That said, here’s why the rich valuation of its stock that trades at 22 times the estimated earnings for FY2020, is unlikely to ebb in the near term:
The cost pressures that dragged net profit down during the March quarter are mostly one-offs. Adverse foreign exchange movements increased royalty payments to its parent, Suzuki Motor Corp. Being the last quarter of the year, changes in gratuity and variable pay led to higher employee costs, which expanded by 50 basis points as a percentage of sales, when compared to the year-ago period. Meanwhile, new launches and the annual Auto Expo led to higher advertising and marketing costs, while higher power and fuel costs too added to inflated expenses.
These expenses hurt the operating margin. At 14.2%, it was only a shade better than a year ago, but fell drastically short of Bloomberg’s forecast of 15.5%.
Add to this the huge jump in interest costs during the quarter, which too was a one-off expense towards dues paid to landowners of the Manesar plant as compensation, according to court orders. This was not all. The quarter also saw a higher tax outgo. That the net profit of Rs1,818 crore therefore missed analysts’ forecasts is not surprising.
Investors should realize that most of the cost pressures, barring that of rising raw material costs, are one-offs. Besides, there are positives that could back Maruti’s premium valuation on the Street. The management appears confident that the firm would continue to beat industry growth rates. Maruti has posted double-digit growth in sales volumes over the last four years.
Further, the firm’s strategic shift into higher-end vehicles in the last couple of years will lead to better realizations that could support margins. Its nimble-footed product launches have helped reduce the discounts offered. The average discount per vehicle of Rs13,880 during the March quarter was a huge cutback from earlier quarters, underscoring its brand equity amid stiff competition. Of course, the utility vehicle business that it has recently ventured into is likely to add to marketing costs.

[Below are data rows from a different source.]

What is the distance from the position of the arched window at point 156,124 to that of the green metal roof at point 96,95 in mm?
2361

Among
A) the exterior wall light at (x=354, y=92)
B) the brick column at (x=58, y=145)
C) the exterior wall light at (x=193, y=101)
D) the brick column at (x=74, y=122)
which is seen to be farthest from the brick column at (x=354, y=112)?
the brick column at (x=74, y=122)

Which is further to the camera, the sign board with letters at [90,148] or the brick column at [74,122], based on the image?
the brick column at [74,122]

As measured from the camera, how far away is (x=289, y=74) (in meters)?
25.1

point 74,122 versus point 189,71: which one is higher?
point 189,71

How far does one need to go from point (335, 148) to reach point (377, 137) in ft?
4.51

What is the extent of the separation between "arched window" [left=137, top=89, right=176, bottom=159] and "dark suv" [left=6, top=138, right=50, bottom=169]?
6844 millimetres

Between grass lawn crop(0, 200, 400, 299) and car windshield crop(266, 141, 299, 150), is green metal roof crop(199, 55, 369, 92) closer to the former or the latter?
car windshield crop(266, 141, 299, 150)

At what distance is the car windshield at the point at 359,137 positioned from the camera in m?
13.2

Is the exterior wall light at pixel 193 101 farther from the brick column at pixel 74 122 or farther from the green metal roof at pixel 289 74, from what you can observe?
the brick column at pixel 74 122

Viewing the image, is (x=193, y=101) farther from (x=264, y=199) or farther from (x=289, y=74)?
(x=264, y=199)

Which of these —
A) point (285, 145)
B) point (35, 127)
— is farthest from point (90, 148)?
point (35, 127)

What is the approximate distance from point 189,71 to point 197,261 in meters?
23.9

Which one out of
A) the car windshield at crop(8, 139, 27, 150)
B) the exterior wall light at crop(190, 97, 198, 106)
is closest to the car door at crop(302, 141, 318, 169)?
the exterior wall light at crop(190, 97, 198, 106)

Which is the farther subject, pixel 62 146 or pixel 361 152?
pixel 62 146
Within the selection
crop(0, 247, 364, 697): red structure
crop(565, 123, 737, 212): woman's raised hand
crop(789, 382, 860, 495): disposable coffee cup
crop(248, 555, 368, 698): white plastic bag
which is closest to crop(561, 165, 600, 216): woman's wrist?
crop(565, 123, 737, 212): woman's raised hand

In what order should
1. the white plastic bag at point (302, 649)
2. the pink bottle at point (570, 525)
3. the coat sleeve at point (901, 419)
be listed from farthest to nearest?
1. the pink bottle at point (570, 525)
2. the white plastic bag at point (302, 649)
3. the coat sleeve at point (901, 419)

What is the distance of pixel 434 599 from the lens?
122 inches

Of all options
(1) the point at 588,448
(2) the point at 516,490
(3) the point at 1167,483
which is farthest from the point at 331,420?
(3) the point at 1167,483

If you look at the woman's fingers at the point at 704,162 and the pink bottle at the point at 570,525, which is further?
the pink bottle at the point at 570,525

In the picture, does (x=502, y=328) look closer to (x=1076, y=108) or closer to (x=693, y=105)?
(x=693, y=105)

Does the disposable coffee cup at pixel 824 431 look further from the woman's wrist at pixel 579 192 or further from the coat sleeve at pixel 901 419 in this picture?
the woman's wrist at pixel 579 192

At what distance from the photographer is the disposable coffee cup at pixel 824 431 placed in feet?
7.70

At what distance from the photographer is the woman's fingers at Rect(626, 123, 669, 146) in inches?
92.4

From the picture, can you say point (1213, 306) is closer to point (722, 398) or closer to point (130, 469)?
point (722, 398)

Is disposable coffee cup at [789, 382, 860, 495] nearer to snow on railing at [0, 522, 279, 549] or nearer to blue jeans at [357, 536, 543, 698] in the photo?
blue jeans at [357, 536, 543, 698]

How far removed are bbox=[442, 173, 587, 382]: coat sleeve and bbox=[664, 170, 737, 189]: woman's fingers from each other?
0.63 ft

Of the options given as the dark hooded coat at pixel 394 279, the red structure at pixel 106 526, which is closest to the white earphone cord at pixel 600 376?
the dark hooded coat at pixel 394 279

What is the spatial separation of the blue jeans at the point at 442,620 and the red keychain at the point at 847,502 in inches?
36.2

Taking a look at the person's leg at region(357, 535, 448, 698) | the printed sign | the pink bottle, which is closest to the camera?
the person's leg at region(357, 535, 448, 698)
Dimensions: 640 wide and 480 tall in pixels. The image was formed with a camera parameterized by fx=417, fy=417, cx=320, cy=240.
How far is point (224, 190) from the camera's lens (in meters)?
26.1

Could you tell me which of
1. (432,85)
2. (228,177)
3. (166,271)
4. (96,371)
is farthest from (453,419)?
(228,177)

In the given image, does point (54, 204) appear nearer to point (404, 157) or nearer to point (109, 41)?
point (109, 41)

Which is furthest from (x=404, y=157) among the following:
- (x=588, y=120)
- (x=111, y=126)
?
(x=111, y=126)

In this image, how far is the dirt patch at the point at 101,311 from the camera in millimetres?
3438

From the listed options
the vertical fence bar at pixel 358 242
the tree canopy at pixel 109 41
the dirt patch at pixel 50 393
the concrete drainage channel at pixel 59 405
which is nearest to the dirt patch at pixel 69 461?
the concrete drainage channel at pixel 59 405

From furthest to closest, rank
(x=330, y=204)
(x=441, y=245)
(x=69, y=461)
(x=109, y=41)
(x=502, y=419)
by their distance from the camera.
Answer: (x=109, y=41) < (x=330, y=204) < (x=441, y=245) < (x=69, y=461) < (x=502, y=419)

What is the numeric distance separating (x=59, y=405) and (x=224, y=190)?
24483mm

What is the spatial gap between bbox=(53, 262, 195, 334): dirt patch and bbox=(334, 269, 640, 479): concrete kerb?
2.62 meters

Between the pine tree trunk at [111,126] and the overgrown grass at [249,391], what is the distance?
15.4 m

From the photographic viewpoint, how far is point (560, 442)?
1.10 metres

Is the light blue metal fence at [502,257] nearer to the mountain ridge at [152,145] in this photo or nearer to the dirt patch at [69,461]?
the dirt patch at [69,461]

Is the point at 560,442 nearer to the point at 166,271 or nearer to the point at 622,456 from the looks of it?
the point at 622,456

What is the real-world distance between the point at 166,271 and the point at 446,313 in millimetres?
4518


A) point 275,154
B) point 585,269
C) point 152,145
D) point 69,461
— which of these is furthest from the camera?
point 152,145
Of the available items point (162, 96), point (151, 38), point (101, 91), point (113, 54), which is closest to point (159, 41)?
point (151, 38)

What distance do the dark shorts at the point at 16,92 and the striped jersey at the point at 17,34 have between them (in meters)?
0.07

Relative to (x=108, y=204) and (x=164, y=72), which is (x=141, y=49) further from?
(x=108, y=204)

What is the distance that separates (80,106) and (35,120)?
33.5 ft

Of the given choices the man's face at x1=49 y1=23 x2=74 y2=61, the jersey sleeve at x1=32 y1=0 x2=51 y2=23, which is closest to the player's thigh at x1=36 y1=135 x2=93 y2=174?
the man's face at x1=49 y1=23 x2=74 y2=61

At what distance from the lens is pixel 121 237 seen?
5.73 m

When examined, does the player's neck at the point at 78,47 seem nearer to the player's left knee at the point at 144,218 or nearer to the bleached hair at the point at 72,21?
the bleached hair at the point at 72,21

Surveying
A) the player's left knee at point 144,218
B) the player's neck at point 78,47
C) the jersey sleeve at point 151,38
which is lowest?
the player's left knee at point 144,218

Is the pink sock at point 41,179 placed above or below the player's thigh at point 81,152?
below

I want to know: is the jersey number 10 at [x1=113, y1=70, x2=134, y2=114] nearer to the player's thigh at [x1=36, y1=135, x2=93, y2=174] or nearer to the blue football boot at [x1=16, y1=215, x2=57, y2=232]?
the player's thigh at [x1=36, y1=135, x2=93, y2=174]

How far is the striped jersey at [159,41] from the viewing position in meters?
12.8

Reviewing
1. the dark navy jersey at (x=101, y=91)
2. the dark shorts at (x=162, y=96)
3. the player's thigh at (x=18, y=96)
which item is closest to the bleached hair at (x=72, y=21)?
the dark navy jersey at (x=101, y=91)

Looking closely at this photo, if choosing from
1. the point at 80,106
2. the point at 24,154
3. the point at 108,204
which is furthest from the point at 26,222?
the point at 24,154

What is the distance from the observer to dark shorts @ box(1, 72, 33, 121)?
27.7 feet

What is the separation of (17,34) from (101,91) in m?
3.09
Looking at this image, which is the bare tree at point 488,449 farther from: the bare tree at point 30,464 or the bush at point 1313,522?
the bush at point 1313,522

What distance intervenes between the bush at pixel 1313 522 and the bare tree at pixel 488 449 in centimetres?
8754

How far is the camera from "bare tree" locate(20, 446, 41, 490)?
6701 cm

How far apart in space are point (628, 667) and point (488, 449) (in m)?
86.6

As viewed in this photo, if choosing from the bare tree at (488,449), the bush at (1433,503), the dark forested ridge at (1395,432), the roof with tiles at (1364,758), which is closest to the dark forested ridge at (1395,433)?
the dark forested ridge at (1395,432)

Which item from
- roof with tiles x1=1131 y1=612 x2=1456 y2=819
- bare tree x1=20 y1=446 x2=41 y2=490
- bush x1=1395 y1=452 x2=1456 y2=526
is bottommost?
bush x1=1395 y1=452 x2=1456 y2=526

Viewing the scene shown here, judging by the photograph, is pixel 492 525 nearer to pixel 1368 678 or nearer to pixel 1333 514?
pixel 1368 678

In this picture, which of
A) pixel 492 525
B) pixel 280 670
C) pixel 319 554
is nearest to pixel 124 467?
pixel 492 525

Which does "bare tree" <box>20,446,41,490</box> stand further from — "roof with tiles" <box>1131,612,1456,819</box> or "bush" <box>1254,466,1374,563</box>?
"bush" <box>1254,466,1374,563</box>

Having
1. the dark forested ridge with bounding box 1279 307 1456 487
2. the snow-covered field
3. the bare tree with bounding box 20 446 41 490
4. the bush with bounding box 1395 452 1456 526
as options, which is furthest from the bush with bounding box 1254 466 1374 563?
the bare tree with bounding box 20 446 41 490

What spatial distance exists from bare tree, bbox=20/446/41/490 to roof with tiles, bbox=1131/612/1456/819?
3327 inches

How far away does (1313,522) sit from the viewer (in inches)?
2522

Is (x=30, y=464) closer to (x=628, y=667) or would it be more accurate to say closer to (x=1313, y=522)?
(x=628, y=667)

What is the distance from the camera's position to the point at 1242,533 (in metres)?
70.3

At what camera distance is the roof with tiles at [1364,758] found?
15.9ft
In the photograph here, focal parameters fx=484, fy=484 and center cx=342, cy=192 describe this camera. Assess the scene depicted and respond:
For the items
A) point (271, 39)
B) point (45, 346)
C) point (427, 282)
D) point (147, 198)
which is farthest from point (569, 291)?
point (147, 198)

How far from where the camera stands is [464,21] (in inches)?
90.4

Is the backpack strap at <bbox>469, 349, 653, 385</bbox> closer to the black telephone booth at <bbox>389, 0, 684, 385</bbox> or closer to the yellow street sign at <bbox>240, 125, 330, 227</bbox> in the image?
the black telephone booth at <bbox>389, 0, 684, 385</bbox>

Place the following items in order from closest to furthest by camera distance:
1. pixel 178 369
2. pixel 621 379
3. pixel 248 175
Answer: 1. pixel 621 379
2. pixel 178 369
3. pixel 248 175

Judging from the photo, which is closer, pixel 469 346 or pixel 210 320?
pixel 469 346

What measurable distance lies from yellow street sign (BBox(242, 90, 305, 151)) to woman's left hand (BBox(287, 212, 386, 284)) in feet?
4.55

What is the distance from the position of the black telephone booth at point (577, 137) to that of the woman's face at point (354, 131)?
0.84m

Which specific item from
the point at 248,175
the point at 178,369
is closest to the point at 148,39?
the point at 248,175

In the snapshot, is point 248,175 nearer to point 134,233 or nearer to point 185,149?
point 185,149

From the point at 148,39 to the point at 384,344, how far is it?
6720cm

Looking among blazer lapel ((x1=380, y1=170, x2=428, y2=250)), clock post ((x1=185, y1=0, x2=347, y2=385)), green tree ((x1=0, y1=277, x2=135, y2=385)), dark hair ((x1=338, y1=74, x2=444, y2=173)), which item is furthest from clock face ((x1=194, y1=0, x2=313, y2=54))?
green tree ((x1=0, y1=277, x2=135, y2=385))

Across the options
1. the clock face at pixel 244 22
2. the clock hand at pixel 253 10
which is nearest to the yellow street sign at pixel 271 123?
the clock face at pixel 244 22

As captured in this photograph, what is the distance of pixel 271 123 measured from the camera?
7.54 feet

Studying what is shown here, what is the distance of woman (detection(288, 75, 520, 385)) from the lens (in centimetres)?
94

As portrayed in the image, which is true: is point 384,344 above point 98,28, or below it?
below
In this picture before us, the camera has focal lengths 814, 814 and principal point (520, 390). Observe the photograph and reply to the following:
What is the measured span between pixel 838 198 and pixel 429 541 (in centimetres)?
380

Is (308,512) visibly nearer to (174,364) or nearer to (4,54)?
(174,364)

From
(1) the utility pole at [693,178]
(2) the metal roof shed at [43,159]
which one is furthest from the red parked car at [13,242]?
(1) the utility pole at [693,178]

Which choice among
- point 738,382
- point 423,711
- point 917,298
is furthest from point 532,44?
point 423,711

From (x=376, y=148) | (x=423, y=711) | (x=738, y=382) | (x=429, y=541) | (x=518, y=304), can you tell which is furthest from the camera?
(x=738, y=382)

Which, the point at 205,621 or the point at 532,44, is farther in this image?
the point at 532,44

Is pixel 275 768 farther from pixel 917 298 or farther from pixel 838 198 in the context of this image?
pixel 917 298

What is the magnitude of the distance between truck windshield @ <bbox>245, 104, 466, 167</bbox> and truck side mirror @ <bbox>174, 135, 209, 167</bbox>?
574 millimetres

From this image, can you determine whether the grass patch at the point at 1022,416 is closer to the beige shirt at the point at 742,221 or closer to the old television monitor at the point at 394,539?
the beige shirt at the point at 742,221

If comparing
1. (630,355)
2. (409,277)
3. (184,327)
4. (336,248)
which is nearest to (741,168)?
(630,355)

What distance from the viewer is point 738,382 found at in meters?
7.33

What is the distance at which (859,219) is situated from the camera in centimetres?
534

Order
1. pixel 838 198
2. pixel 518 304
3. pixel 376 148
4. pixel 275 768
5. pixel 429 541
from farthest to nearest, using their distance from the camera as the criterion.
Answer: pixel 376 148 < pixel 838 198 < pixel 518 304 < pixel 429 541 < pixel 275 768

Topping all this is the news that the company has revised the terms of royalty, where for all new models Maruti would pay its parent royalty in rupee terms and also be reimbursed with some margin for research and development work in India. This implies lower royalty in the quarters ahead and lower risk of foreign exchange fluctuations, which in turn would lower the risk to profit margins.
In other words, while the March quarter had several misses on profit and profit margins, it is unlikely to shake investor confidence in the stock.